Freedom Tower’s Twin

After the very public brouhaha over the design of the Freedom Tower, after all the press accounts of the roiling tension and tantrums between the architects David Childs and Daniel Libeskind, wouldn’t it be something if the final design-as unveiled last Dec. 19-resembles not so much the two men’s shared vision as a Catholic church built in Tokyo?

Recently, 93-year-old Marjorie Stolley was going through some slides that she and her husband had taken on a 1968 trip through Asia when, suddenly, a very familiar-looking silhouette appeared. Some quick detective work-i.e., showing the photo to a producer at NHK (Japan Broadcasting Company)-revealed it to be Saint Mary’s Cathedral, built in Tokyo by architect Kenzo Tange in 1964.

The cathedral was designed with significantly less melodrama than the Freedom Tower. Mr. Tange, a grand master of Japanese buildings, created it to resemble a cross from above. The interiors are made of exposed concrete; the exterior is finished in stainless steel, giving the building a glossy sheen. The adjacent bell tower is 200 feet tall, torqued and tapered. A tall spire bearing a cross points gracefully toward the sky; when seen in profile, it looks like a long, narrow spike. Encased in the top third of the bell tower is a row of church bells, eerily similar to the row of energy-generating wind turbines in the Freedom Tower.

The cathedral was inspired by visits to medieval Gothic churches, Mr. Tange told the Pritzker jury, which awarded him the Pritzker Architecture Prize in 1987. “After experiencing their heaven-aspiring grandeur and ineffably mystical spaces, I began to imagine new spaces, and wanted to create them by means of modern technology,” he said.

Mr. Tange, who was born in 1913 in Osaka, was an avid follower of Le Corbusier’s modernism. His first major project was the Hiroshima Peace Center–Peace Memorial Museum, completed in the early 1950′s. He taught at the University of Tokyo, and built twin stadiums for the 1964 Tokyo Olympics that resemble overturned seashells. The arc of his career was compared to the modernization of Japan as it emerged from the rubble of World War II. While well-respected in architectural circles, Mr. Tange never achieved superstar status.

It turns out that none other than David Childs is a great admirer of Mr. Tange’s work. He told The Observer that he toured Saint Mary’s on a visit to Tokyo, when he was staying at the nearby Four Seasons Hotel.
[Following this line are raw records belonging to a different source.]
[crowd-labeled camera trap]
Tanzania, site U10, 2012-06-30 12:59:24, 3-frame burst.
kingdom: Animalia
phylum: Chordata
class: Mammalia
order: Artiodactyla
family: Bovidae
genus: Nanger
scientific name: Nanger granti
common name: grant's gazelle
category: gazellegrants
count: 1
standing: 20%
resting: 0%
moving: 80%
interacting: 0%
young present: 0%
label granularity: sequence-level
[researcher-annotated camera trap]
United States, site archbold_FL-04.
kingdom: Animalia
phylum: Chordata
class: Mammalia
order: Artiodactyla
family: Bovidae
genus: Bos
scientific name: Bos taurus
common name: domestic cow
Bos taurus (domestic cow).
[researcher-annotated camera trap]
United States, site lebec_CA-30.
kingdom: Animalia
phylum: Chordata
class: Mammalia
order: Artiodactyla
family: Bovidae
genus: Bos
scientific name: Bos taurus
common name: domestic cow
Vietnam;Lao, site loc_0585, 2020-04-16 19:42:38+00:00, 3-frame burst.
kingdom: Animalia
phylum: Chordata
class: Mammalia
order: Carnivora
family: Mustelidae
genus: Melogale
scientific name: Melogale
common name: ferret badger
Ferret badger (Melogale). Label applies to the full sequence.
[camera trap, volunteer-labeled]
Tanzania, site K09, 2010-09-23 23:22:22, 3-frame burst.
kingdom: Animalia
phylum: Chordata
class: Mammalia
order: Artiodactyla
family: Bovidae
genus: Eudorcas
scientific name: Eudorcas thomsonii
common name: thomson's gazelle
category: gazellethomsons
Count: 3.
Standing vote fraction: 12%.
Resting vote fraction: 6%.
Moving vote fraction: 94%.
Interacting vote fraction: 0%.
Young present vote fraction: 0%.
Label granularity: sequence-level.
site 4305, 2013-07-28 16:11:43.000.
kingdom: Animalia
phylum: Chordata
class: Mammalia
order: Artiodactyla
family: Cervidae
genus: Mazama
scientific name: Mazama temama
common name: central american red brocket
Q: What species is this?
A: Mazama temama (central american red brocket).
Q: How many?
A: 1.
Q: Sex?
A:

“I went through it and looked at it very carefully about a year and a half ago, and I liked the building very much,” Mr. Childs said. “I think it’s got a wonderful light quality to it that bounces off of it. But I can’t say to you that it had a whole lot to do, at least in my conscious mind, with what we’re proposing at the site at the World Trade Center, which is really a result of the geometry of the grid of the city.

“But you know,” he continued, “there are a lot of things that recur, either in nature or in designs, and so you’re never sure whether you liked it because it was something that reminded you of something before. Tange’s work is wonderful, by the way. He’s a great architect.”

Mr. Childs said he holds Mr. Tange in such high esteem he recommended that developer Larry Silverstein hire one of Mr. Tange’s protégés, Fumihiko Maki, to design one of the office towers on the World Trade Center site.

Less clear is how Daniel and Nina Libeskind feel about Mr. Tange and his work. After being e-mailed a photograph of Saint Mary’s Cathedral, they declined to respond.